In the text on compiler optimization, copy verbatim the passage that begins with the words containing "This art of" and ends with "reasoning about them.".

> Text provided
■ ■ ■ ■ ■ ■ ■

The Art of Seeing Sameness

What does it even mean for two computations to be the "same"? Our human eyes might be fooled by surface-level differences, but a compiler must see deeper. Consider a scenario where a program computes two different values, say $x \leftarrow a_1 + f(u)$ in one part of the code and $y \leftarrow a_2 + f(u)$ in another. To us, these look like two distinct calculations. But a clever compiler, equipped with modern GCSE techniques, recognizes a shared soul within them: the expression $f(u)$ . If it can prove that the function $f$ is pure—that it behaves like a mathematical function, always giving the same output for the same input without any side effects—and that its argument $u$ hasn't changed, it can perform a beautiful optimization. It computes the expensive $f(u)$ just once, saves the result in a temporary variable, and reuses it for both additions. This is not merely matching text; it is understanding the compositional structure of expressions, like seeing that two different buildings share the same foundational blueprint.

This art of seeing sameness extends to navigating the thicket of logic. Imagine a conditional statement like if (X or (Y and X)). A human programmer might write this, perhaps without realizing the redundancy. A compiler, acting as a logician, can apply the absorption law of Boolean algebra ( $A \lor (B \land A) \equiv A$ ) to prove that the entire condition is equivalent to just X. This means if X involves an expensive computation like comparing two large blocks of memory, the compiler can transform the code to ensure that computation happens only once, completely eliminating the second instance that the original logic seemed to imply. The compiler isn't just following instructions; it's reasoning about them.

Of course, this magical insight doesn't happen in a vacuum. A modern compiler is a symphony of collaborating optimizations, each pass preparing the stage for the next. An expression like $g(3)$ might appear twice, but how does the compiler know the two calls are identical? It's the job of another optimization, interprocedural constant propagation, to trace the constant value 3 through the function calls, proving that both calls are, in fact, equivalent to the same constant value. Only then can GCSE step in and eliminate the second call. This illustrates a crucial concept in engineering complex systems: the "phase ordering problem." A pipeline of optimizations—value numbering, code motion, induction variable analysis, and finally, common subexpression elimination—must be arranged in just the right order, like a sequence of lenses, to bring the final, optimized program into sharp focus.

Beyond the Straight and Narrow Path

Real programs are rarely a straight line; they are labyrinths of branches, loops, and recursive calls. Applying GCSE in this world requires even more sophisticated reasoning.

■ ■ ■ ■ ■ ■ ■

> Extracted records
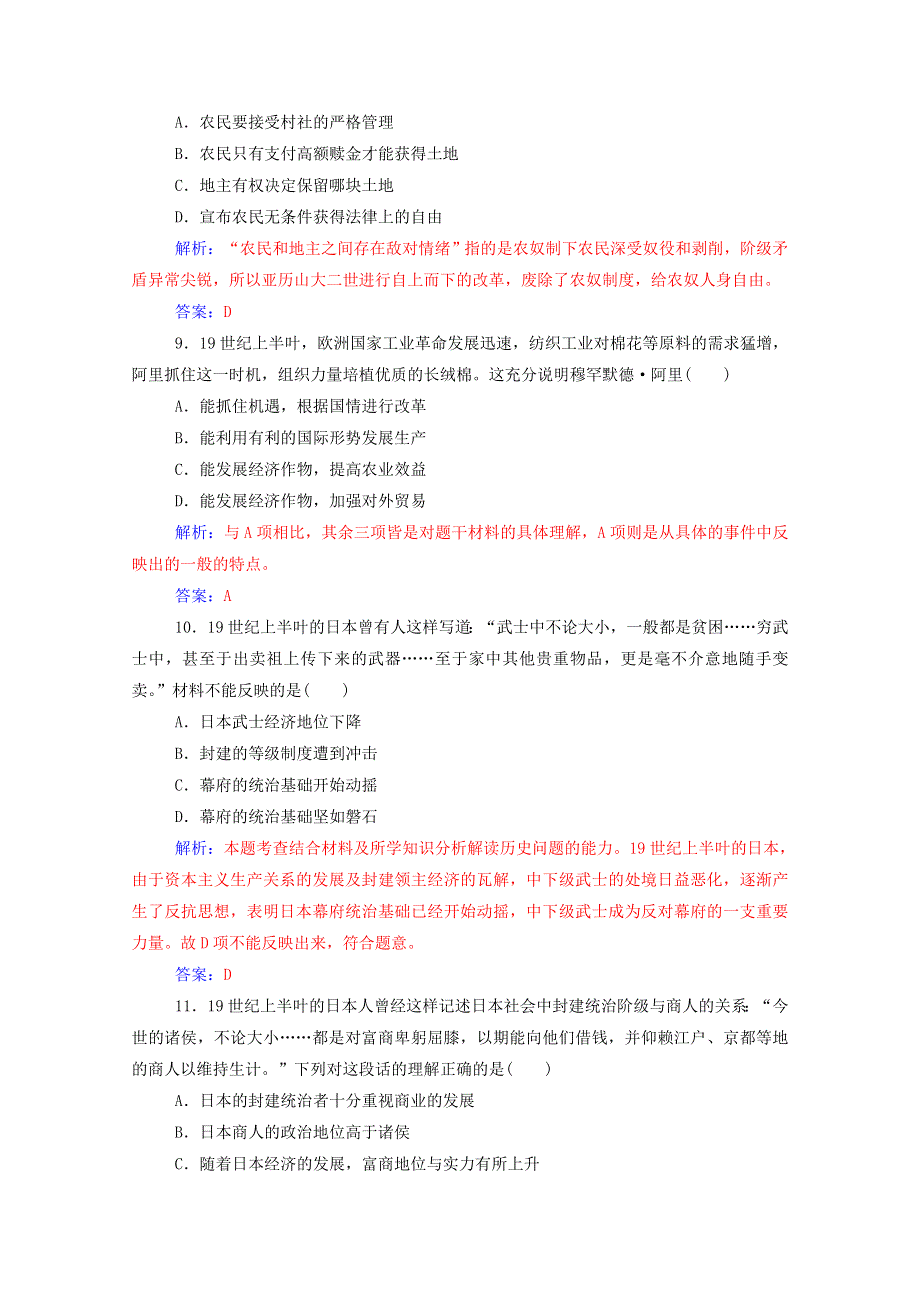 A．农民要接受村社的严格管理

B．农民只有支付高额赎金才能获得土地

C．地主有权决定保留哪块土地

D．宣布农民无条件获得法律上的自由

解析：“农民和地主之间存在敌对情绪”指的是农奴制下农民深受奴役和剥削，阶级矛盾异常尖锐，所以亚历山大二世进行自上而下的改革，废除了农奴制度，给农奴人身自由。

答案：D

9．19世纪上半叶，欧洲国家工业革命发展迅速，纺织工业对棉花等原料的需求猛增，阿里抓住这一时机，组织力量培植优质的长绒棉。这充分说明穆罕默德·阿里(　　)

A．能抓住机遇，根据国情进行改革

B．能利用有利的国际形势发展生产

C．能发展经济作物，提高农业效益

D．能发展经济作物，加强对外贸易

解析：与A项相比，其余三项皆是对题干材料的具体理解，A项则是从具体的事件中反映出的一般的特点。

答案：A

10．19世纪上半叶的日本曾有人这样写道：“武士中不论大小，一般都是贫困……穷武士中，甚至于出卖祖上传下来的武器……至于家中其他贵重物品，更是毫不介意地随手变卖。”材料不能反映的是(　　)

A．日本武士经济地位下降

B．封建的等级制度遭到冲击

C．幕府的统治基础开始动摇

D．幕府的统治基础坚如磐石

解析：本题考查结合材料及所学知识分析解读历史问题的能力。19世纪上半叶的日本，由于资本主义生产关系的发展及封建领主经济的瓦解，中下级武士的处境日益恶化，逐渐产生了反抗思想，表明日本幕府统治基础已经开始动摇，中下级武士成为反对幕府的一支重要力量。故D项不能反映出来，符合题意。

答案：D

11．19世纪上半叶的日本人曾经这样记述日本社会中封建统治阶级与商人的关系：“今世的诸侯，不论大小……都是对富商卑躬屈膝，以期能向他们借钱，并仰赖江户、京都等地的商人以维持生计。”下列对这段话的理解正确的是(　　)

A．日本的封建统治者十分重视商业的发展

B．日本商人的政治地位高于诸侯

C．随着日本经济的发展，富商地位与实力有所上升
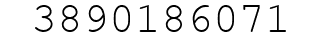 3890186071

■ ■ ■ ■ ■ ■ ■

> Written reply
This art of seeing sameness extends to navigating the thicket of logic. Imagine a conditional statement like if (X or (Y and X)). A human programmer might write this, perhaps without realizing the redundancy. A compiler, acting as a logician, can apply the absorption law of Boolean algebra ( $A \lor (B \land A) \equiv A$ ) to prove that the entire condition is equivalent to just X. This means if X involves an expensive computation like comparing two large blocks of memory, the compiler can transform the code to ensure that computation happens only once, completely eliminating the second instance that the original logic seemed to imply. The compiler isn't just following instructions; it's reasoning about them.